1. A method for calibrating a winding machine mandrel, characterized in that... Includes the following steps: (1) Install the pull-cord encoder on the downward direction of the tangent at the three o'clock position of the spindle, and wrap the pull-cord head around the spindle once and fix it at the three o'clock position of the spindle. After backing up the original calibration data, shrink the spindle to its minimum size. (2) Clear the length value of the pull-cord encoder to zero, and the corresponding spindle expansion feedback value is the diameter of the contraction position; (3) Write the current mandrel expansion diameter feedback value and mandrel hydraulic cylinder length into the calibration table; (4) Add π to the target encoder length value. When the mandrel circumference reaches this value, the mandrel diameter increases by 1 mm. (5) Check if the target encoder length value is >35π. If not, expand the mandrel until the length value of the pull-cord encoder reaches the target encoder length, and then return to step (3) to repeat the process. If yes, it means that the calibration is complete and the calibration process ends.

2. The method for calibrating a winding machine mandrel according to claim 1, characterized in that: In step (1), the pull rope of the pull rope encoder is installed in the middle section of the spindle.

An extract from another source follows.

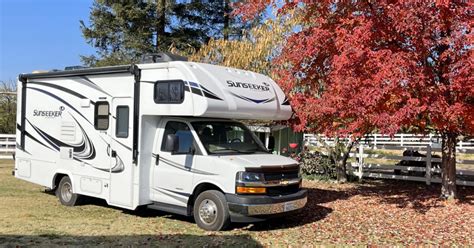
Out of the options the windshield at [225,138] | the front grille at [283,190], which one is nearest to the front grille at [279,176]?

After the end of the pull rope wraps around the circumference of the spindle, it coincides with the starting point, that is, the three o'clock position on the circumference of the spindle. A guide groove is fixed at this point with strong adhesive, and the end of the rope is fixed on the guide groove. A guide groove is also installed at the nine o'clock position to fix the position of the pull rope, so that the pull rope can only slide in the guide groove and prevent it from shifting to the side and affecting the calibration accuracy. In the PLC program, the original spindle expansion diameter calibration data table in the program is backed up and copied to the backup storage area for rollback. By giving a 20% opening of the hydraulic valve in the contraction direction, the spindle is contracted to the minimum position. At this time, the spindle will contract to the mechanical minimum position, and the corresponding spindle expansion diameter is 727 mm.

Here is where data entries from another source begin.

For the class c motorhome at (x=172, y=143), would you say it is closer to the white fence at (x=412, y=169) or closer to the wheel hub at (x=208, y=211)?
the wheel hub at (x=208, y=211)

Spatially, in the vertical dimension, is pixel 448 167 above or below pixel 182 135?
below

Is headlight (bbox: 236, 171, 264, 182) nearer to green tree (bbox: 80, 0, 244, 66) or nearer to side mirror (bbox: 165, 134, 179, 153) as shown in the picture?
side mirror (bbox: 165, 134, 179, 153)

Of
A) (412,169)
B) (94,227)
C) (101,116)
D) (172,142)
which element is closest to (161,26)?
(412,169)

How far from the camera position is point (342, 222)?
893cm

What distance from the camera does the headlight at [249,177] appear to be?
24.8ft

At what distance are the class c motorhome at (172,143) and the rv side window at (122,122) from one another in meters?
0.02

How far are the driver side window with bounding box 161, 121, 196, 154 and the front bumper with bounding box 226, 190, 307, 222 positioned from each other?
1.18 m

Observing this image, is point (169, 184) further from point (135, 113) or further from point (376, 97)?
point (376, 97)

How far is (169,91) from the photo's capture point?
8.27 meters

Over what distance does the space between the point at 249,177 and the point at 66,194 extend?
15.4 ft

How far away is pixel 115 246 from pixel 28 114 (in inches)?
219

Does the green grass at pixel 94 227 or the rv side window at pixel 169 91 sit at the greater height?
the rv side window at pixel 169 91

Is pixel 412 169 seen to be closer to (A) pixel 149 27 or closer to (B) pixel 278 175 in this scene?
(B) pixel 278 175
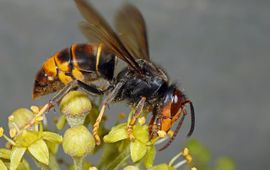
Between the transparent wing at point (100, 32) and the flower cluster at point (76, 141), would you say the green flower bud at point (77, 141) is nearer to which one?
the flower cluster at point (76, 141)

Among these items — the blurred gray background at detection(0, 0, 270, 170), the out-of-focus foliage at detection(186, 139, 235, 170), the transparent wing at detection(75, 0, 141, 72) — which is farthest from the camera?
the blurred gray background at detection(0, 0, 270, 170)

3. The method for calibrating a winding machine mandrel according to claim 1, characterized in that: In step (2), the length value of the pull-cord encoder is cleared to zero in the program, and the spindle expansion feedback value is modified to 727 mm.

4. The method for calibrating a winding machine mandrel according to claim 1, characterized in that: In step (3), the spindle expansion diameter is calculated by the length value of the pull-cord encoder. The calculation formula is: spindle expansion diameter = length value of pull-cord encoder / π + 727 mm. The calculated spindle expansion diameter and the length of the spindle hydraulic cylinder are written into the spindle expansion diameter calibration data table.

5. The method for calibrating a winding machine mandrel according to claim 1, characterized in that: In step (5), the main process of calibration is to expand the mandrel according to the increased target encoder length, and then return to step (3) to perform the cycle until it is repeated 35 times. When the target encoder length is >35π, that is, the mandrel expansion diameter reaches 762 mm, the calibration process ends.

6. The method for calibrating a winding machine mandrel according to claim 1, characterized in that: The pull-cord encoder is equipped with a rollback structure.